TEXT BLOCK:
######

The North Dakota state Senate today made it clear that it wants no part of an ongoing effort to “air drop” the 1972 Equal Rights Amendment into the U.S. Constitution.
The North Dakota Senate adopted Senate Concurrent Resolution No. 4010, which reaffirms that the North Dakota legislature’s 1975 ratification of the ERA “lapsed” on March 22, 1979, which was the deadline included in the ERA resolution submitted by Congress to the states on March 22, 1972.
North Dakota “should not be counted by Congress, the Archivist of the United States…any court of law” as a state “still having on record a live ratification” of the ERA, the Senate-passed joint resolution says. The measure now goes to the state House for further consideration. The House already passed such a resolution in the previous legislative session (HCR 3037, approved March 5, 2019, 67-21).
When the March 1979 ERA ratification deadline arrived, only 35 of the required 38 states had ratified, and 5 of those had rescinded. Nevertheless, in recent years, various groups have claimed that ratification deadlines are unconstitutional, or that Congress can change them retroactively by simple majority votes. Based on such unprecedented claims, the states of Virginia, Illinois, and Nevada are pursuing a lawsuit (Virginia v. Ferriero) in federal court, claiming that the ERA has been ratified by 38 states and is part of the Constitution – and they are counting the 1975 North Dakota ratification. Many expect that the Biden Administration will soon urge Congress to endorse this scheme.

######

RECORDS PROVIDED:
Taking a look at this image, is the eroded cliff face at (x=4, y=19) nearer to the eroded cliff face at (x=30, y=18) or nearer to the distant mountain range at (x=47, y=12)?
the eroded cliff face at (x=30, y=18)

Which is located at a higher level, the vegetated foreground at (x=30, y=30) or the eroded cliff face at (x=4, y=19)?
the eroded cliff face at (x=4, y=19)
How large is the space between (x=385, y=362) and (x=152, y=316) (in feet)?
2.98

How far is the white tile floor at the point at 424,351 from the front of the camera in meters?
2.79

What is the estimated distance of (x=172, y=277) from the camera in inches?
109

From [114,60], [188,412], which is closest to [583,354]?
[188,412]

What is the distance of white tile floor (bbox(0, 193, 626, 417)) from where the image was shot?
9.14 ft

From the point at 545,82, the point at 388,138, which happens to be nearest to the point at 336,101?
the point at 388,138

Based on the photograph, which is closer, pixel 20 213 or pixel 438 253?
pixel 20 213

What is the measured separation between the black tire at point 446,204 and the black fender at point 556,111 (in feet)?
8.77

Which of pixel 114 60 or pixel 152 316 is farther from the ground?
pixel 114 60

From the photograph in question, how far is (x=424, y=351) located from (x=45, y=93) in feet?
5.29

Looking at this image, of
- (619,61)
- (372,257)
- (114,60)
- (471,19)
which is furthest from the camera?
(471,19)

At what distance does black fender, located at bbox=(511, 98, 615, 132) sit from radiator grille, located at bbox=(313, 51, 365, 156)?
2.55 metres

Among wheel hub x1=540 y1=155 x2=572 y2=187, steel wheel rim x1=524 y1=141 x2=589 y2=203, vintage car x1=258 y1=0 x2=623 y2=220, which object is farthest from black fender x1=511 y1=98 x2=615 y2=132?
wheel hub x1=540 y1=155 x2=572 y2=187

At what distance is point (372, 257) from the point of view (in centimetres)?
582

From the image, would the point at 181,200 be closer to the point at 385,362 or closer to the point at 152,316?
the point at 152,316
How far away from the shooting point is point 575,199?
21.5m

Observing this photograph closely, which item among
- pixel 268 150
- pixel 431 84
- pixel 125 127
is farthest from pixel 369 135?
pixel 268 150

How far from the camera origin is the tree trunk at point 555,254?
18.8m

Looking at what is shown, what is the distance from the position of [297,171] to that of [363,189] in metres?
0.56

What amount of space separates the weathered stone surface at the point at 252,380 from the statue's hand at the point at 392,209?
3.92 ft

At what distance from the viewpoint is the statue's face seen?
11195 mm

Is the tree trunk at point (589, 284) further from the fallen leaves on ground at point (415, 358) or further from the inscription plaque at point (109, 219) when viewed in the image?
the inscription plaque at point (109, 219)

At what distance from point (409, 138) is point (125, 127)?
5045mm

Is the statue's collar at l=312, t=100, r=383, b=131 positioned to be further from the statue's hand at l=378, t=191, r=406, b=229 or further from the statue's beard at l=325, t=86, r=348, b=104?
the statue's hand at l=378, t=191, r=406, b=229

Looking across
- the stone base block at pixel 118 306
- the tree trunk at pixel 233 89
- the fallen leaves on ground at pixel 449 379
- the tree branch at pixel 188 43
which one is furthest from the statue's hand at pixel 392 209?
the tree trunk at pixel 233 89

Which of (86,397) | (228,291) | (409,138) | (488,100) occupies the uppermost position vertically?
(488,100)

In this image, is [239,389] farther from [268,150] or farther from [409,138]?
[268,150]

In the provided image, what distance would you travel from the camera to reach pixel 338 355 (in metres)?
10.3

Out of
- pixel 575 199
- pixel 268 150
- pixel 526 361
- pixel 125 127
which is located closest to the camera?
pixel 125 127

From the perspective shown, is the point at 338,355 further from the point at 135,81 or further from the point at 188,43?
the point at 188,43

######

GIVEN INSTRUCTION 1: Please quote the rows word for word, starting with the line that contains "In the provided" and ending after the last row, both included.
GIVEN INSTRUCTION 2: Continue the passage on North Dakota and the Equal Rights Amendment from its last sentence.
The passage on North Dakota and the Equal Rights Amendment and the rows are unrelated to each other.

WRITTEN ANSWER 1:
In the provided image, what distance would you travel from the camera to reach pixel 338 355 (in metres)?
10.3

Out of
- pixel 575 199
- pixel 268 150
- pixel 526 361
- pixel 125 127
which is located closest to the camera?
pixel 125 127

From the perspective shown, is the point at 338,355 further from the point at 135,81 or further from the point at 188,43?
the point at 188,43

WRITTEN ANSWER 2:
“Pro-abortion groups now openly proclaim that they will use the ERA as a legal weapon against all laws limiting abortion, and to require government funding of abortion,” said Douglas Johnson, senior policy advisor for National Right to Life. “The result could be the invalidation of hundreds of pro-life laws, state and federal. Fortunately, the ERA expired unratified in 1979—yet, liberal states now are urging a federal judge, and Congress, to say that the ERA achieved the required 38 states when Virginia endorsed the ERA in 2020. We applaud the North Dakota Senate for saying to the courts and to Congress, ‘Count us out!’ on this unconstitutional, pro-abortion scheme.”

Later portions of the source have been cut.